DON KING PRODUCTIONS, INC. PLAINTIFF, TRUMP PLAZA ASSOCIATES, PLAINTIFF/INTERVENOR,
v.
JAMES "BUSTER" DOUGLAS, JOHN P. JOHNSON, GOLDEN NUGGET, INC., AND THE MIRAGE CASINO-HOTEL, DEFENDANTS.



The opinion of the court was delivered by: Sweet, District Judge.

    OPINION

Defendants James "Buster" Douglas, John P. Johnson, Golden Nugget, Inc. and The Mirage Casino-Hotel ("Mirage") move to dismiss on jurisdictional grounds, or alternatively, to transfer to the United States District Court for the District of Nevada the complaints brought against them in these consolidated actions by Don King Productions, Inc. ("DKP") and Trump Plaza Associates ("TPA"). For the reasons set forth below, the motion to dismiss is denied except as to the claims brought by TPA, as to which it is granted, and the motion to transfer is denied.

The Parties

Defendant Douglas, a professional boxer who resides in the State of Ohio, is the heavyweight champion of the world. Douglas's boxing career is managed by Johnson, who is also an Ohio resident. The Mirage and its parent corporation, the Golden Nugget, are Nevada corporations, the former a licensed gaming casino-hotel located in Las Vegas.

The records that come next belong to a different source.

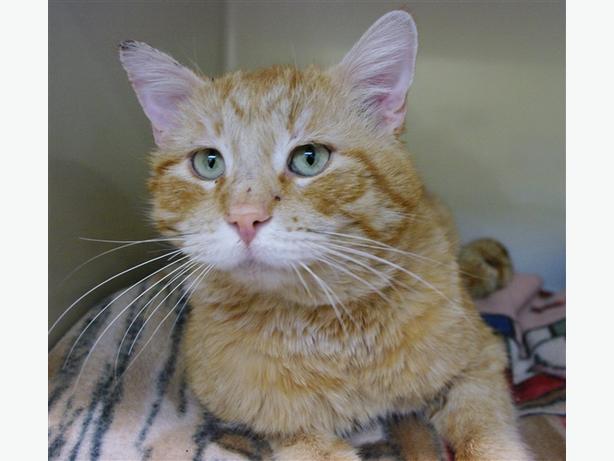 MacGyver - Domestic Short Hair Cat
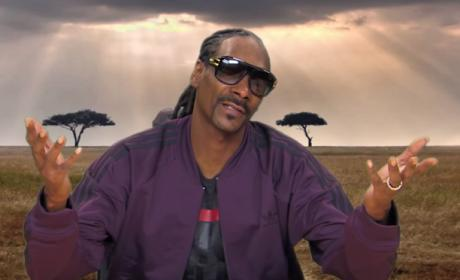 Snoop Dogg Narrates a Tree Frog Orgy on Jimmy Kimmel Live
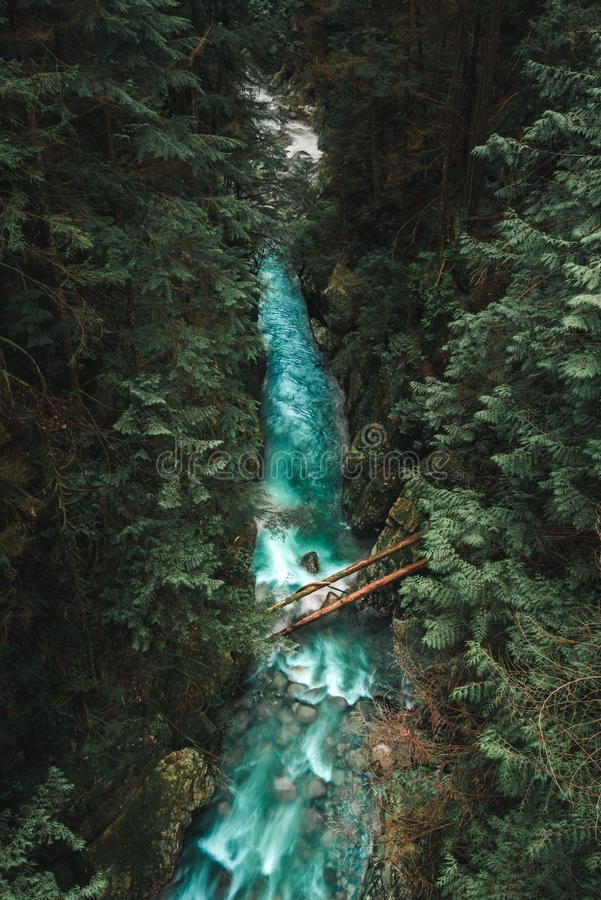 Lynn Canyon in Vancouver from a bridge royalty free stock photos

DKP, a New York corporation, engages in the promotion of professional boxing bouts. DKP, which is headed by Don King, assertedly has the rights to promote Douglas's fights pursuant to certain agreements. TPA is a New Jersey partnership, the principal general partner of which is Donald Trump, a resident of New York. TPA owns and operates the Trump Plaza Hotel and Casino in Atlantic City.

The Facts

On February 10, 1990, Douglas fought a title bout in Tokyo, Japan against then-heavyweight champion Michael Tyson which culminated in a tenth round knockout of Tyson. That fight was promoted by DKP, pursuant to a promotion agreement and a bout agreement between DKP and Douglas which allegedly gives DKP the exclusive right and option to promote boxing fights of Douglas.*fn1 DKP also is the promoter of Michael Tyson.

Immediately after the bout, Don King, the president, chief executive officer and principal shareholder of DKP, questioned Douglas' victory (on grounds that an eighth-round knock-down of Douglas might have ended the fight had it not been for a long count), and allegedly sought to have the decision in favor of Douglas invalidated by the World Boxing Association and World Boxing Council. King's efforts failed. Although not without initial hesitation, Douglas eventually was recognized by all three international boxing federations as the winner of the bout and, therefore, as the reigning heavyweight champion of the world.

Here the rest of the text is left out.